I would sum up by saying:
If you want to focus on the data-structures, use an ORM like JPA/Hibernate
If you want to shed light on treatments, take a look at FRM libraries: QueryDSL or Jooq
If you need to tune your SQL requests to specific databases, use JDBC and native SQL requests
The strengh of various "Relational Mapping" technologies is portability: you ensure your application will run on most of the ACID databases.
Otherwise, you will cope with differences between various SQL dialects when you write manually the SQL requests.
Of course you can restrain yourself to the SQL92 standard (and then do some Functional Programming) or you can reuse some concepts of functionnal programming with ORM frameworks
The ORM strenghs are built over a session object which can act as a bottleneck:
it manages the lifecycle of the objects as long as the underlying database transaction is running.
it maintains a one-to-one mapping between your java objects and your database rows (and use an internal cache to avoid duplicate objects).
it automatically detects association updates and the orphan objects to delete
it handles concurrenty issues with optimistic or pessimist lock.
Nevertheless, its strengths are also its weaknesses:
The session must be able to compare objects so you need to implements equals/hashCode methods
But Objects equality must be rooted on "Business Keys" and not database id (new transient objects have no database ID!).

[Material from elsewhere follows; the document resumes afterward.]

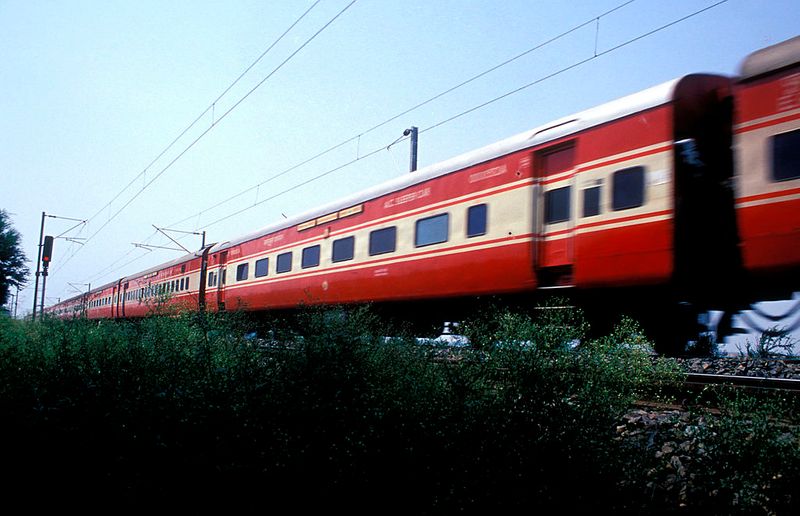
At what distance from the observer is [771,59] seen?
6.10 meters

However, some reified concepts have no business equality (an operation for instance).
A common workaround relies on GUIDs which tend to upset database administrators.
The session must spy relationship changes but its mapping rules push the use of collections unsuitable for the business algorithms.

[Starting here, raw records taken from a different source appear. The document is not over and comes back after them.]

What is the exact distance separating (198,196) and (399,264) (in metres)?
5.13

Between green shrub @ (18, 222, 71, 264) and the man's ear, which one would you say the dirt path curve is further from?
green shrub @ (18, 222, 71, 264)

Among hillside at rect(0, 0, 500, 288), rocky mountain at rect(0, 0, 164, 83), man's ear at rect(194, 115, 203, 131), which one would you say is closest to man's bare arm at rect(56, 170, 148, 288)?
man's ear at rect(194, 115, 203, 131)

Sometime your would like to use an HashMap but the ORM will require the key to be another "Rich Domain Object" instead of another light one...
Then you have to implement object equality on the rich domain object acting as a key...
But you can't because this object has no counterpart on the business world.
So you fall back to a simple list that you have to iterate on (and performance issues result from)
The ORM API are sometimes unsuitable for real-world use.
For instance, real world web applications try to enforce session isolation by adding some "WHERE" clauses when you fetch data...
Then the "Session.get(id)" doesn't suffice and you need to turn to more complex DSL (HSQL, Criteria API) or go back to native SQL
The database objects conflicts with other objects dedicated to other frameworks (like OXM frameworks = Object/XML Mapping).
For instance, if your REST services use jackson library to serialize a business object.
But this Jackson exactly maps to an Hibernate One.
Then either you merge both and a strong coupling between your API and your database appears
Or you must implement a translation and all the code you saved from the ORM is lost there...
On the other side, FRM is a trade-off between "Object Relational Mapping" (ORM) and native SQL queries (with JDBC)
The best way to explain differences between FRM and ORM consists into adopting a DDD approach.
Object Relational Mapping empowers the use of "Rich Domain Object" which are Java classes whose states are mutable during the database transaction
Functional Relational Mapping relies on "Poor Domain Objects" which are immutable (so much so you have to clone a new one each time you want to alter its content)
It releases the constraints put on the ORM session and relies most of time on a DSL over the SQL (so portability doesn't matter)
But on the other hand, you have to look into the transaction details, the concurrency issues
List<Person> persons = queryFactory.selectFrom(person)
.where(
person.firstName.eq("John"),
person.lastName.eq("Doe"))
.fetch();
It also depends on the learning curve.
Ebean ORM has a pretty low learning curve (simple API, simple query language) if you are happy enough with JPA annotations for mapping (#Entity, #Table, #OneToMany etc).